• **DIRECTION A**: Output the passage of the talk-page comment verbatim, beginning at the words "I thought I" and stopping after the words "22, 2004 (UTC)".
• **DIRECTION B**: Return every line of the blood smear entries verbatim, omitting the pictures.

Start of GIVEN TEXT

I thought I was sufficiently clear, but perhaps not. You said that you were joking about the subject because it is, in fact, a joke. I replied that while the IPU may be a joke, the article on it is not. You said you find the debate retarded. I replied that you had just been jokingly insisting that the IPU was not, in fact, satirical, and as such fueling the debate. You said this was stupid. I replied that if you think it is stupid, you are not obligated to continue posting on this talk page, as your responses are not helpful. Andre (talk) 18:40, Oct 22, 2004 (UTC)

End of GIVEN TEXT
Start of PROVIDED RECORDS

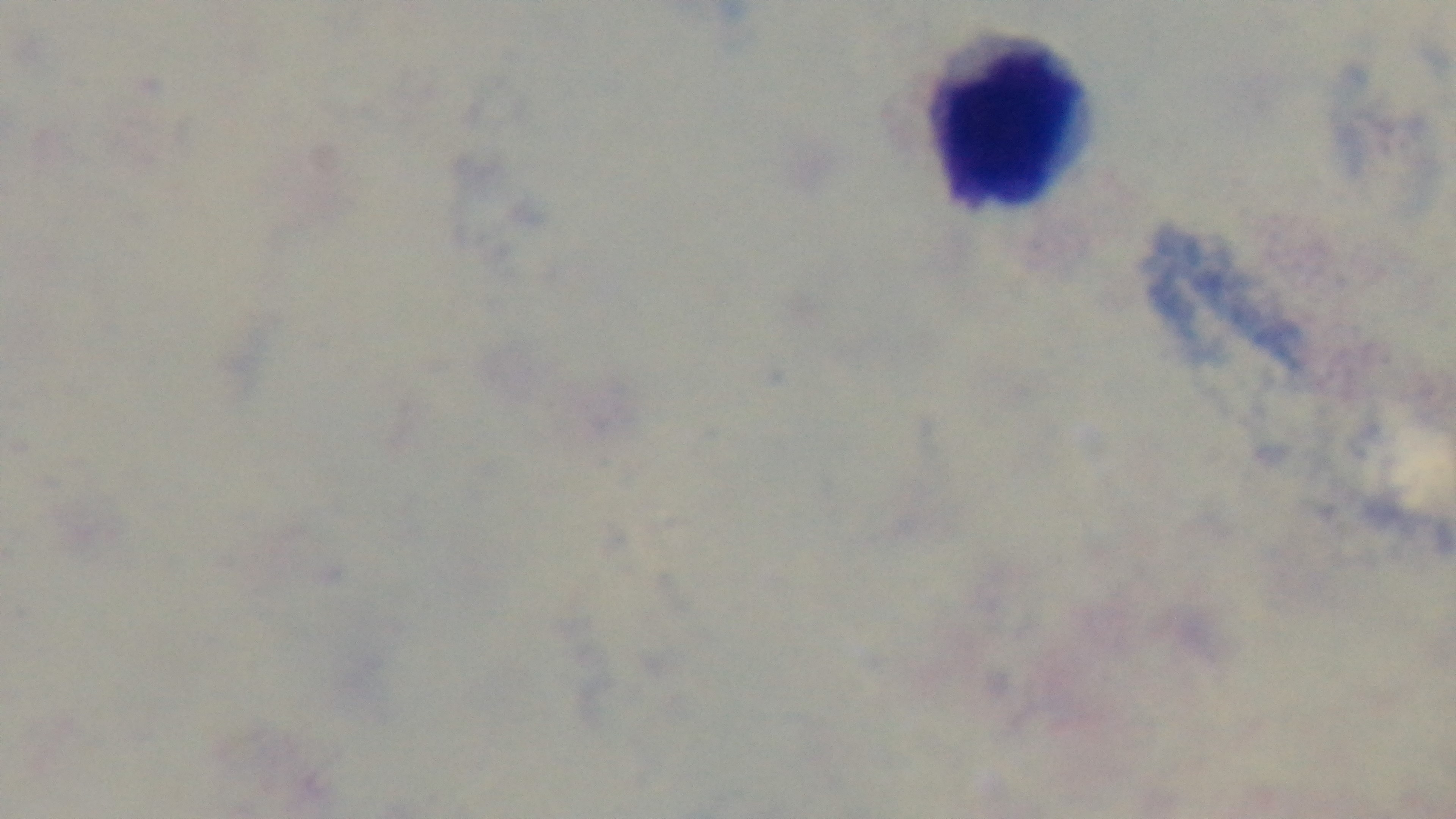
Negative.

stain = Giemsa
objective = 100x oil immersion
field of view = one from the slide
capture = mounted 4K digital camera
modality = light microscopy
preparation = thick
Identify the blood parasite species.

End of PROVIDED RECORDS

• **EXERCISE RESULT A**:
I thought I was sufficiently clear, but perhaps not. You said that you were joking about the subject because it is, in fact, a joke. I replied that while the IPU may be a joke, the article on it is not. You said you find the debate retarded. I replied that you had just been jokingly insisting that the IPU was not, in fact, satirical, and as such fueling the debate. You said this was stupid. I replied that if you think it is stupid, you are not obligated to continue posting on this talk page, as your responses are not helpful. Andre (talk) 18:40, Oct 22, 2004 (UTC)

• **EXERCISE RESULT B**:
Negative.

stain = Giemsa
objective = 100x oil immersion
field of view = one from the slide
capture = mounted 4K digital camera
modality = light microscopy
preparation = thick
Identify the blood parasite species.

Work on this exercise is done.